- Given text
Soon, Koaki will graduate to full geisha rank, a rite of passage involving a change of status as well as a new type of kimono and hairstyle. She says, "I want to be a maiko for as long as possible. It's a special time. Once I am a geisha I will always be one."

There is no official retirement age for geisha. Koaki could work for as long as she wants, but she says: " I want to become a geisha, but right now I don't know if I want to be in this world for ever."

From Monday to Friday, Koaki has lessons from 9.30 at the okeikoya (training school). It is compulsory to study the traditional Japanese arts, specialising in one or two areas. Koaki studies flower arrangement, dancing and drumming, and will later learn the flute.

It is an essential maiko goal to appear "cute". They wear brighter kimono and higher geta, or wooden clogs, than fully fledged geisha. The bag she carries bears the brand logo"Hello Kitty". It is the ultimate cute and very pink accessory in brand-conscious Japan. She is what the Japanese describe as genki, or lively, and she has a full, loud laugh.

- Source material
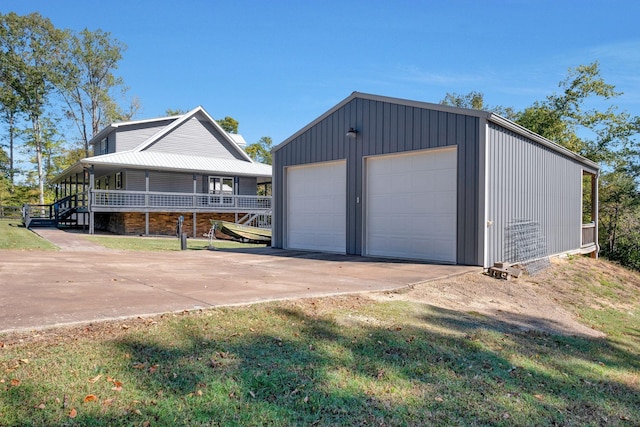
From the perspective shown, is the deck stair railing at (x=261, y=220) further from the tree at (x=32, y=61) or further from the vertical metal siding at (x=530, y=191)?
the tree at (x=32, y=61)

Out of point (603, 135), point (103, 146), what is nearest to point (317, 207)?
point (103, 146)

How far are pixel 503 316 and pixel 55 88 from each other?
3632 centimetres

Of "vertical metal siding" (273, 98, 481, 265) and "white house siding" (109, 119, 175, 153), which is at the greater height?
"white house siding" (109, 119, 175, 153)

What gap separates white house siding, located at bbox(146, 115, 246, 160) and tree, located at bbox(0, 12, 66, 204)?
14295 millimetres

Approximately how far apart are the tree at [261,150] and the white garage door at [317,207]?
1376 inches

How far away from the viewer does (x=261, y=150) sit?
49.6 metres

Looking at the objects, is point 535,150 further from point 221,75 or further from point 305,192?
point 221,75

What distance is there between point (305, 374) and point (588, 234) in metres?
17.0

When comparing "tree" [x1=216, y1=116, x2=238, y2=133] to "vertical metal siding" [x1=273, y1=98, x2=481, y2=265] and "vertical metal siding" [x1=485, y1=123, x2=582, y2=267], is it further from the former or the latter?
"vertical metal siding" [x1=485, y1=123, x2=582, y2=267]

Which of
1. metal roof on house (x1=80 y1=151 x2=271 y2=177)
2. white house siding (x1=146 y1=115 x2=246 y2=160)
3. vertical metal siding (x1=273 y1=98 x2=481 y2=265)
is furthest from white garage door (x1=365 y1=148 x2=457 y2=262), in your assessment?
white house siding (x1=146 y1=115 x2=246 y2=160)

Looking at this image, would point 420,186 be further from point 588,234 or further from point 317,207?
point 588,234

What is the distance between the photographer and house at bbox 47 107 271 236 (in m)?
20.4

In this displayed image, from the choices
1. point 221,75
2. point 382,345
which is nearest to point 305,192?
point 382,345

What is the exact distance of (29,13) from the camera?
1187 inches
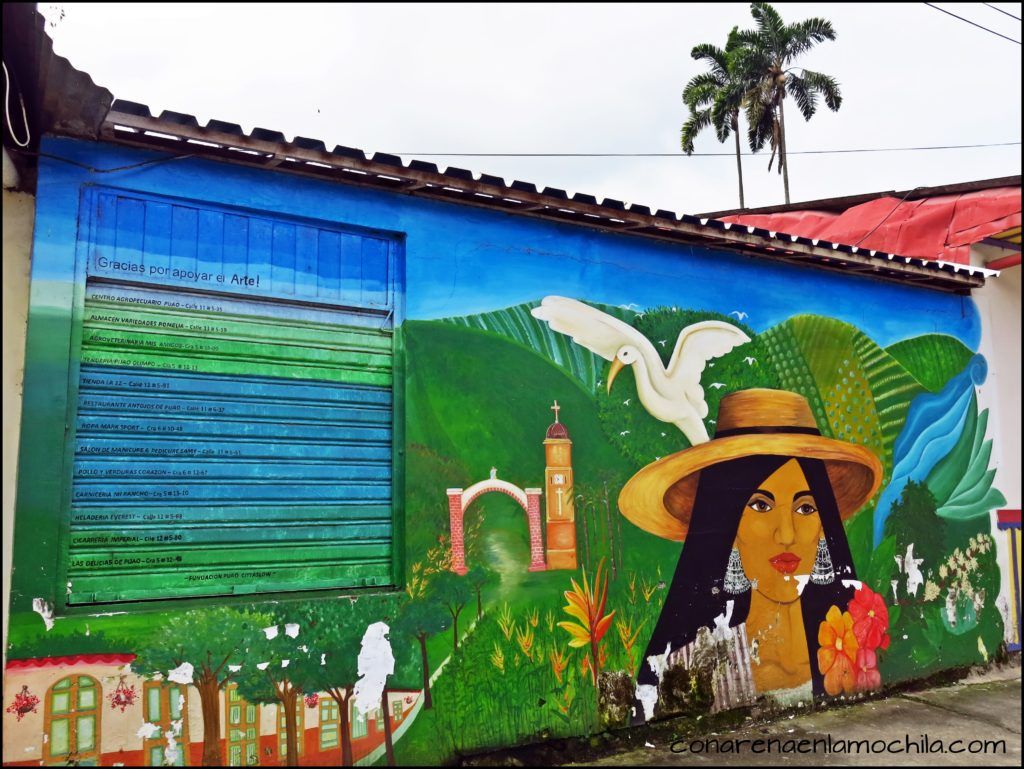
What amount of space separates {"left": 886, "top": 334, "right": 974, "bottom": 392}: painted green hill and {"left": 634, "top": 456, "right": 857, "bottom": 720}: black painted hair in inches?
63.5

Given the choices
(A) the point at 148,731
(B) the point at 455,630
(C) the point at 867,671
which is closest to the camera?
(A) the point at 148,731

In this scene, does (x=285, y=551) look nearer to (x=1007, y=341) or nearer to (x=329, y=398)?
(x=329, y=398)

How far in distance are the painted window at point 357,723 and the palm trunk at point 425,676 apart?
0.38m

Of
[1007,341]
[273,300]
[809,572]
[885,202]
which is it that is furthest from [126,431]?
[885,202]

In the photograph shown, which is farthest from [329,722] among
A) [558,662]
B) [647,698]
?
[647,698]

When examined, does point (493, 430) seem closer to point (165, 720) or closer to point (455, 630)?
point (455, 630)

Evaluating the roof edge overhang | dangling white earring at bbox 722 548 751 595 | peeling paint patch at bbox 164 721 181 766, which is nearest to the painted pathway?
peeling paint patch at bbox 164 721 181 766

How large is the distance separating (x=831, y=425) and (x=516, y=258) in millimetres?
3261

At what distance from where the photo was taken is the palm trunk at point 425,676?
470 cm

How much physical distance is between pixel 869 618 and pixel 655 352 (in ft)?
10.2

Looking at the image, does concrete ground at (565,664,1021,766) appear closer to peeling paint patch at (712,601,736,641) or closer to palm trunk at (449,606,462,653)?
peeling paint patch at (712,601,736,641)

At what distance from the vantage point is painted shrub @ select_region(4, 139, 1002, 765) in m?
4.01

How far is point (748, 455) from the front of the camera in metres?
6.18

- Exercise requirements
Using the passage about Koaki, explain in one to three sentences why she wants to stay a maiko for as long as possible.

- Final answer
Koaki calls her time as a maiko a special time. She also notes that once she becomes a geisha, she will always be one.